Message Boards Message Boards

Cellular Automaton Neural Network Classification

In this post I'll share a Neural Network (NN) arquiteture capable of classifying a input image of a Cellular Automaton (CA). This input image can be of any dimension (width and height).

First we'll create a function called RandomRule capable of generating a random CA.

RandomRule[n_Integer, W_Integer, H_Integer] := Image[
    1 - CellularAutomaton[n, RandomInteger[1, W], H-1], 
    ImageSize -> {UpTo@256, UpTo@256}
]

For example, RandomRule[90, 50, 30] gives:

90

The NN arquiteture will consiste of 16 Convolutional Layers of with a kernel of 2x3 (height 2 and width 3). This kernel size is choosen because it fits the CA rules, where the three neighboors of a line determine the center cell of the line bellow. A Pooling Layer will colapse all spatial dimension of the result into a single tensor of length 16x1x1, which is a requirment to make the NN size-independendant, which will then be Flatten out and 256 Linear Layers will be used for classification using SoftMax.

net[W_Integer, H_Integer] := NetInitialize@NetChain[{
    ConvolutionLayer[16, {2,3}],
    Ramp,
    PoolingLayer[{H,W} - {1,2}],
    FlattenLayer[],
    LinearLayer[256],
    SoftmaxLayer[]
},
    "Input" -> NetEncoder[{"Image", {W, H}, "ColorSpace" -> "Grayscale"}],
    "Output" -> NetDecoder[{"Class", Range[0, 255]}]
]

The data to train the NN will be random CA image that map the rule it generate.

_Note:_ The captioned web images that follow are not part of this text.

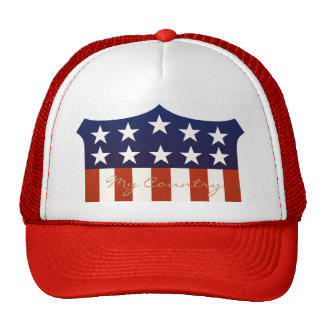 USA My Country Trucker Hat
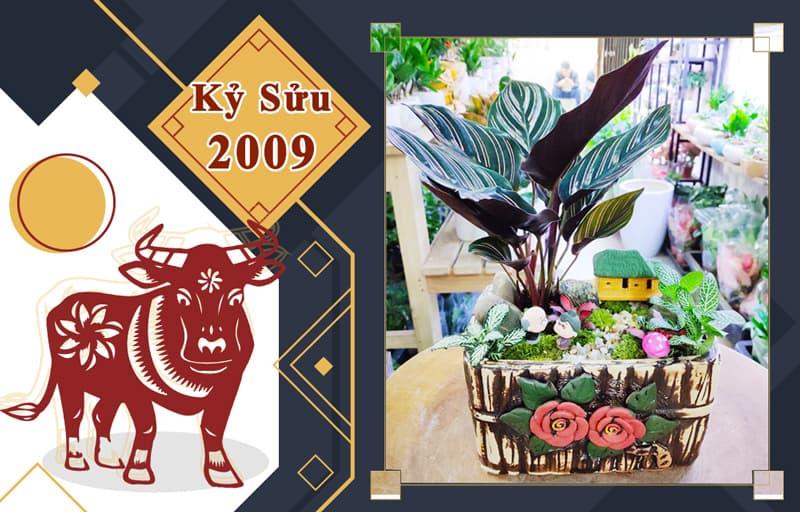 Tuổi Kỷ Sửu 2009 hợp cây gì? Vườn Cây Xinh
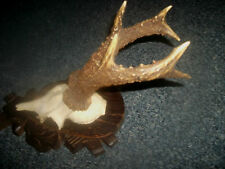MOUNTED 6 POINT ROE BUCK DEER ANTLERS SKULL Carved Oak Shield TAXIDERMY LOT 5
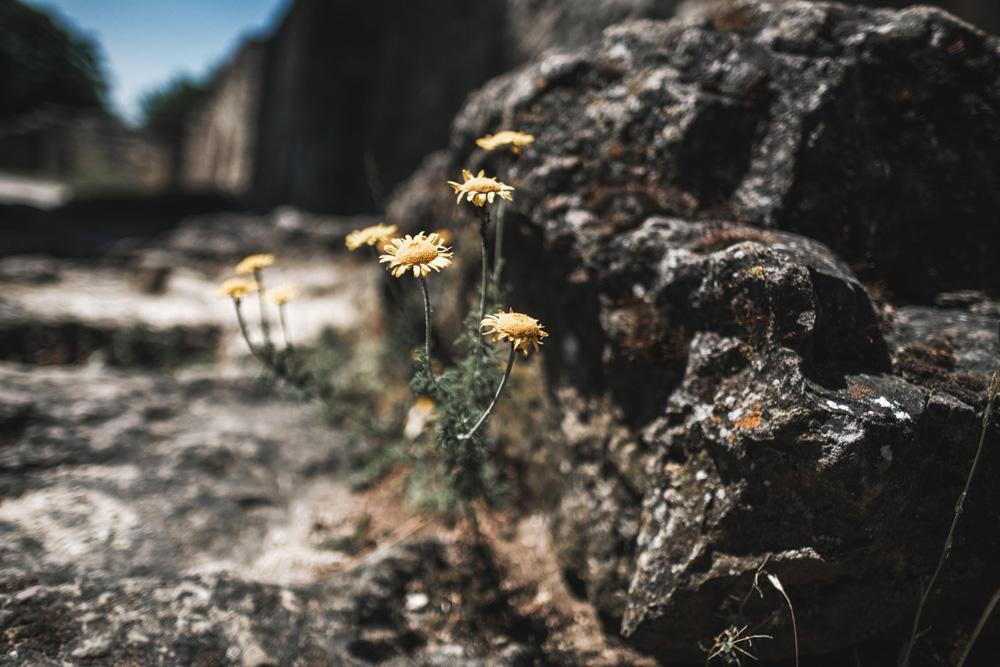 gelbe-Blumen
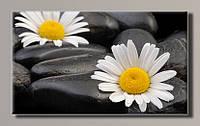 Картина HolstArt Ромашка на камнях 55*32,5см арт.HAS-365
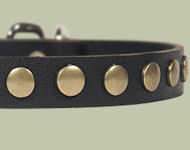 Studded Leather Puppy Collar for English Bulldog puppy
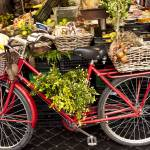 """""""Market Bicycle"""" by raetucker"""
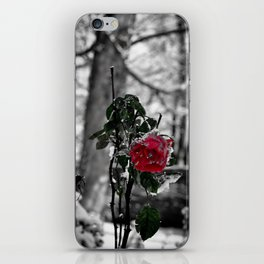 Rose in the snow iPhone Skin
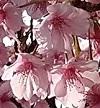 Flower_20200320222301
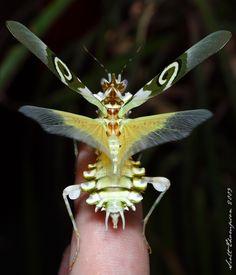 Pseudocreobotra wahlbergii (Spiny flower mantis)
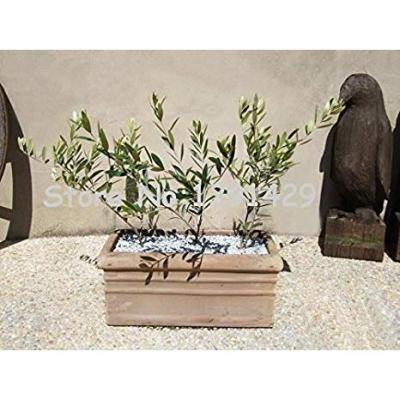 Bag Olive Bonsai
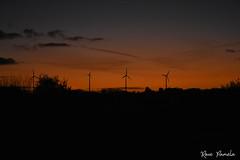 éoliennes plouguin novembre2017 (pamélaroué) Tags: plouguin éolienne iroise finistère campagne rural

data[W_Integer, H_Integer, n_Integer] := Table[
    RandomRule[i, W, H] -> i
, {i, RandomChoice[Range[0,255], n]}]

Let's initialize a trained model 60x20, which is big enough but still fast:

trained = net[60, 20];

enter image description here

We will train the net:

trained = NetTrain[trained,
    data[60, 20, 256*128],
    MaxTrainingRounds -> 1000,
    BatchSize -> 256*4,
    TargetDevice -> "GPU"
]

After the error drops less than 0.5% we can stop the training and it will be saved automatically. You can re-train the model with new input by simply re-evaluating the cell above. In my machine (GTX 1050) it takes about 5min to train.

Let's classify how well does this NN does on new data (remember that the function data creates new data each time it is run).

cm = ClassifierMeasurements[trained, data[60, 20, 256*128]];
Quantity[100*cm["Accuracy"], "Percent"]
Output: 99.7498%

Which gives a very good mark for such a simple NN. I wont plot the ConfustionMatrix because it is very confusion, as a 256x256 matrix...

Now for the fun part. How can we use this NN to classify any input image of any size? We will recreate a NN as the previous one, but add the weigths and biases from the trained net (I tried NetReplacePart with no succes...).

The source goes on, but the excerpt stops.